Everything I stitched on Saturday, I had to frog. Apparently . . . 221 and 355 look a lot alike when I am tired. Can we say I was quite annoyed with myself ? Stitching time is so precious to me now, and having to redo it, arrgghhh.
It's too bad we can't just frog out all the problems in our lives. I know I haven't been posting too much, less than I should be, really. In addition to Babygirl, who is asleep by 9 every night, we've been dealing with some other issues that, quite honestly, scare me. Not health-related, but imposing none the less. We may be looking at moving in the next year, unless things radically improve for Left-brain's business, and I don't know if that is going to happen. I am trying to help as best I can; I don't have brawn, but I do have the good brain God gave me, and those marketing skills I learned in my college arts admin classes, and I spend enough time on the computer that I am using that dubious talent, but I don't know if that is enough. I don't want to leave our house, I especially don't want to pull Kaydence out of her school, but if it has to be that way, it has to be. I keep reminding myself that, as long as we have our health, we can get more things later on. Heck, wasn't it too weeks ago I was complaining about having more things than space to put them?

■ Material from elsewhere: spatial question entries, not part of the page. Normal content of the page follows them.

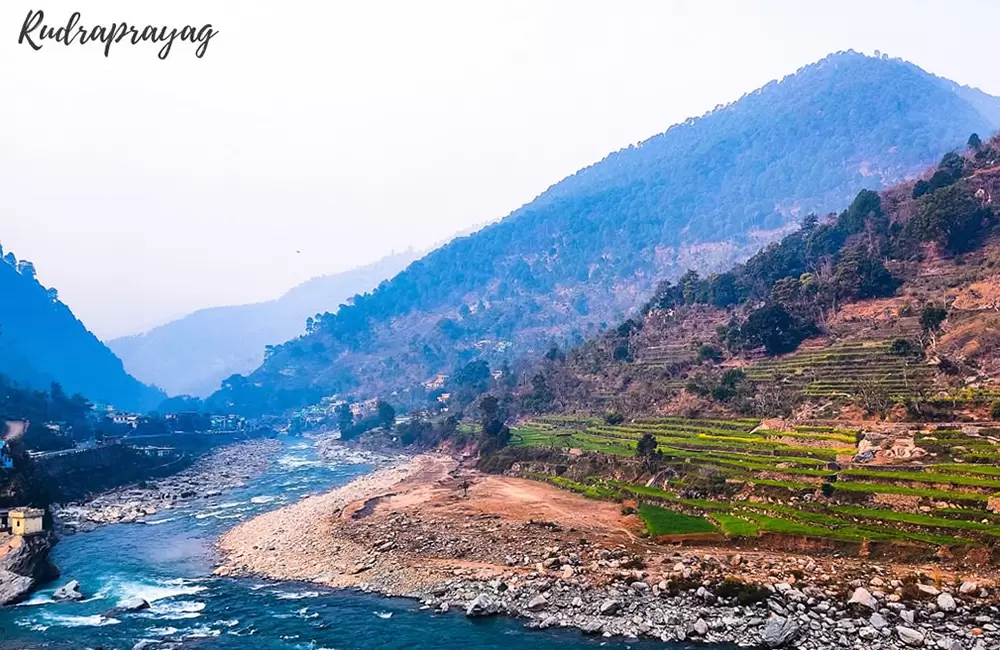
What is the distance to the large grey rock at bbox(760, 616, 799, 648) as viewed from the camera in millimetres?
21984

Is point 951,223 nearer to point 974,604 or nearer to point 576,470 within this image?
point 576,470

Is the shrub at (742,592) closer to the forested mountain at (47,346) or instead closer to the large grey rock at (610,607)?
the large grey rock at (610,607)

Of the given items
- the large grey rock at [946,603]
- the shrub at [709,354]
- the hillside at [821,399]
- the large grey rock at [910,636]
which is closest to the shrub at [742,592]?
the large grey rock at [910,636]

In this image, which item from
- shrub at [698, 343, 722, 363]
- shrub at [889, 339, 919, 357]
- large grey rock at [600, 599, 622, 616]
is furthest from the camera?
shrub at [698, 343, 722, 363]

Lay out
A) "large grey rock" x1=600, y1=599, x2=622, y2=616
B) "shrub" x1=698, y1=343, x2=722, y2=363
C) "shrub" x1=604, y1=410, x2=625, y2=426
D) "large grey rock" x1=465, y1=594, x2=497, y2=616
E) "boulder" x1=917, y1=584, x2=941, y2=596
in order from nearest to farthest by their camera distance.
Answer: "boulder" x1=917, y1=584, x2=941, y2=596 < "large grey rock" x1=600, y1=599, x2=622, y2=616 < "large grey rock" x1=465, y1=594, x2=497, y2=616 < "shrub" x1=604, y1=410, x2=625, y2=426 < "shrub" x1=698, y1=343, x2=722, y2=363

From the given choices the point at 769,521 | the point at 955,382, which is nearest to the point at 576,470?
the point at 769,521

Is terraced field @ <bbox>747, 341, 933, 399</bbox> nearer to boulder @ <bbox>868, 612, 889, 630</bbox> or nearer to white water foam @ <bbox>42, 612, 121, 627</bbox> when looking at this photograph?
boulder @ <bbox>868, 612, 889, 630</bbox>

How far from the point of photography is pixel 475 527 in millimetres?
38656

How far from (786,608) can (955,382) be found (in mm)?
27361

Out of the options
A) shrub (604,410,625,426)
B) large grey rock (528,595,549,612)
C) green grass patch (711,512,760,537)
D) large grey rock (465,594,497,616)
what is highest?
large grey rock (465,594,497,616)

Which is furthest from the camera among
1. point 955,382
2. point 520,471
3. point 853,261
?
point 853,261

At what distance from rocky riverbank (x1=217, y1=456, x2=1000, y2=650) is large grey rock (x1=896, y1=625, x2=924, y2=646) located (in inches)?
2.5

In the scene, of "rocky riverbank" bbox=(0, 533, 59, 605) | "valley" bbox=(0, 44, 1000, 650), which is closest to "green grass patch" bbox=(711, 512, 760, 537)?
"valley" bbox=(0, 44, 1000, 650)

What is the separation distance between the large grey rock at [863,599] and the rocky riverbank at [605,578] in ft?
0.14
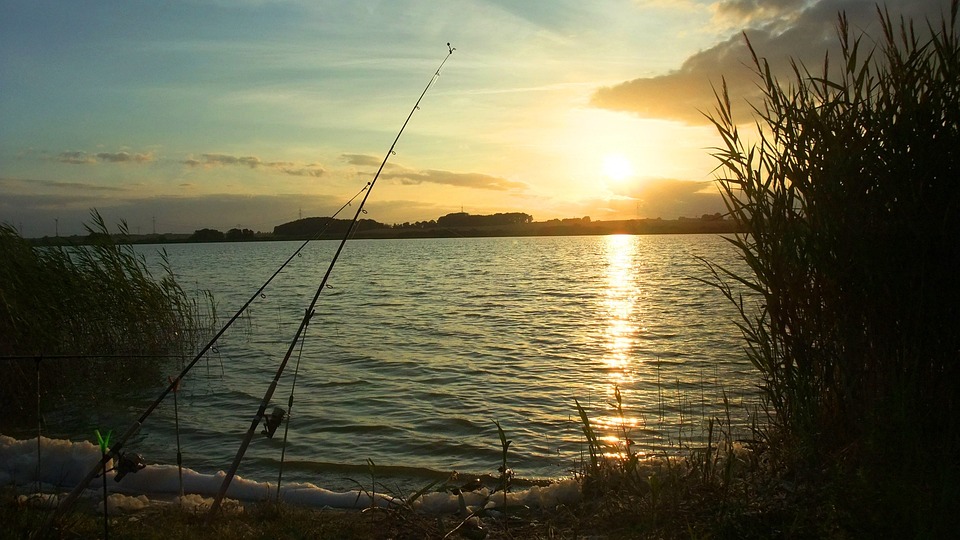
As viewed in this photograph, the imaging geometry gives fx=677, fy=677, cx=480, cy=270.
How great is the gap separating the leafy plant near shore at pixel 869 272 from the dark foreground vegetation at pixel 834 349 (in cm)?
1

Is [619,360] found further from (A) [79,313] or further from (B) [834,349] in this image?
(A) [79,313]

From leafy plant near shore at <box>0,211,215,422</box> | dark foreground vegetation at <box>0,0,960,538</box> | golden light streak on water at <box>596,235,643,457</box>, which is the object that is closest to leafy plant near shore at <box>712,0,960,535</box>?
dark foreground vegetation at <box>0,0,960,538</box>

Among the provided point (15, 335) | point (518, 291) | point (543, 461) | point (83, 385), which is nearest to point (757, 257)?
point (543, 461)

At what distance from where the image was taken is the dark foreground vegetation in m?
4.86

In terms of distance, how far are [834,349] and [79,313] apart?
45.2 ft

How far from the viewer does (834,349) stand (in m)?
A: 5.58

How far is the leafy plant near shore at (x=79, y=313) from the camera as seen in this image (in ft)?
38.3

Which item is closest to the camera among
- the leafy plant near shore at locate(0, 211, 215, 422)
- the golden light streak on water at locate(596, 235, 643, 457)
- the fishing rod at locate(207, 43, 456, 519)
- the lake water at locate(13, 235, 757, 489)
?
the fishing rod at locate(207, 43, 456, 519)

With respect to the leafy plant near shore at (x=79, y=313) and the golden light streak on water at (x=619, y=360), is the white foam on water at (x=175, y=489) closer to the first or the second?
the golden light streak on water at (x=619, y=360)

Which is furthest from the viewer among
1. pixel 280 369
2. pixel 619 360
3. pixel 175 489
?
pixel 619 360

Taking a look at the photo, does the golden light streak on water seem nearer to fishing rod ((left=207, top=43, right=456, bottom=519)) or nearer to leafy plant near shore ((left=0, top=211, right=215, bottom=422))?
fishing rod ((left=207, top=43, right=456, bottom=519))

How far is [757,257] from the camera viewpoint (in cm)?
611

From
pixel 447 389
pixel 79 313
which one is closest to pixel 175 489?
pixel 447 389

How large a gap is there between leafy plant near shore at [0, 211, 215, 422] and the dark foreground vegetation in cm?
764
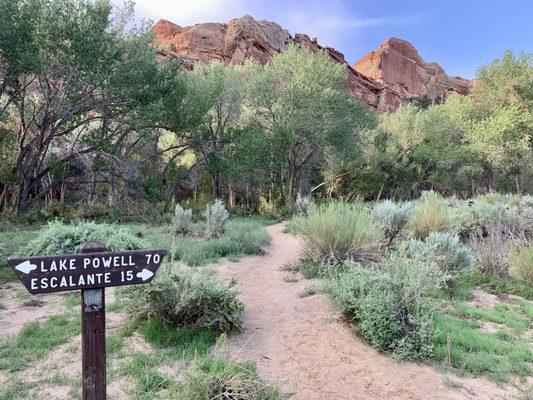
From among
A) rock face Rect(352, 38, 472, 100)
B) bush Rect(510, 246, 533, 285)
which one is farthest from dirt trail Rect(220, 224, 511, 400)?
rock face Rect(352, 38, 472, 100)

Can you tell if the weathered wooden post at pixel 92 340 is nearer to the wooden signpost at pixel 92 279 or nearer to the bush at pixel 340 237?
the wooden signpost at pixel 92 279

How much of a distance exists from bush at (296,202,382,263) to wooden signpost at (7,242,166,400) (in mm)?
4601

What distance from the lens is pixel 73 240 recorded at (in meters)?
6.71

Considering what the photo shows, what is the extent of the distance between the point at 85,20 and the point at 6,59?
2731 millimetres

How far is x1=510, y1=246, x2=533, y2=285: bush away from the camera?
655 cm

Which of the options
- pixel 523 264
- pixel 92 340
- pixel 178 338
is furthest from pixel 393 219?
pixel 92 340

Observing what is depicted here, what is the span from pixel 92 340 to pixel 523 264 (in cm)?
681

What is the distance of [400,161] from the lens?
99.2 feet

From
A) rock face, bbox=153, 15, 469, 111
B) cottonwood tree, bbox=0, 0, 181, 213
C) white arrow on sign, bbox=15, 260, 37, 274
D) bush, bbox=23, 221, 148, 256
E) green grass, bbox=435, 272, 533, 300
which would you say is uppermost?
rock face, bbox=153, 15, 469, 111

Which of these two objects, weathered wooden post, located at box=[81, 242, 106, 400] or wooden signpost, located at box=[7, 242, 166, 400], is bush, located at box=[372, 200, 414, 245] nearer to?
wooden signpost, located at box=[7, 242, 166, 400]

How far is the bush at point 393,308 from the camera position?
410 cm

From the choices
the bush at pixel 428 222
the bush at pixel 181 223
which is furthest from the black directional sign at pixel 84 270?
the bush at pixel 181 223

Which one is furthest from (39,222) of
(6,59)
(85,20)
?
(85,20)

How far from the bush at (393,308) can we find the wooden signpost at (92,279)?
104 inches
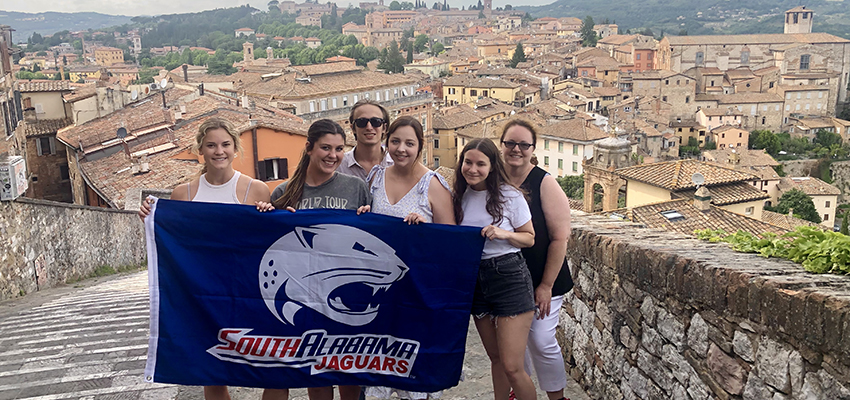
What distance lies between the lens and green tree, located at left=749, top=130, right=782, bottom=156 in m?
70.5

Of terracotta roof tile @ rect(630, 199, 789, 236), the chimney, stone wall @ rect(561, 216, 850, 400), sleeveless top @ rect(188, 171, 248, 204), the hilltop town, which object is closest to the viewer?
stone wall @ rect(561, 216, 850, 400)

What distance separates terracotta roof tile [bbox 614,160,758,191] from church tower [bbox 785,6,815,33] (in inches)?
4614

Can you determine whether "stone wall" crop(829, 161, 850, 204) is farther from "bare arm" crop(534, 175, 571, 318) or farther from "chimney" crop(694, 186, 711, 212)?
→ "bare arm" crop(534, 175, 571, 318)

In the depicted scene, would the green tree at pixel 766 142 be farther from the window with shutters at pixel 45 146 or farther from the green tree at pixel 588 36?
the window with shutters at pixel 45 146

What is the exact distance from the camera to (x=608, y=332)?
459cm

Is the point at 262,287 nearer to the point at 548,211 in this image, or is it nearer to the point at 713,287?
the point at 548,211

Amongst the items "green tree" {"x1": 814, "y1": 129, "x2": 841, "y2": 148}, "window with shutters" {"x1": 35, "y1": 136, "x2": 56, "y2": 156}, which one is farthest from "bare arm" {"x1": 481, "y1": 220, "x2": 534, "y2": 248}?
"green tree" {"x1": 814, "y1": 129, "x2": 841, "y2": 148}

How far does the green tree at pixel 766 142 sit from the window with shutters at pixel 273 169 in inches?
2359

I hesitated posting this, since it is personal, but . . . I know we're not alone, and I know we didn't get here because we're stupid or lazy, and so what good would having shame about the issue do? I just have to take it one day at a time, and keep going. I've done that before. I tell you what, though, if we come through Hell without the Devil even knowing we're there, or at least barely noticing us, I'm not letting this happen again.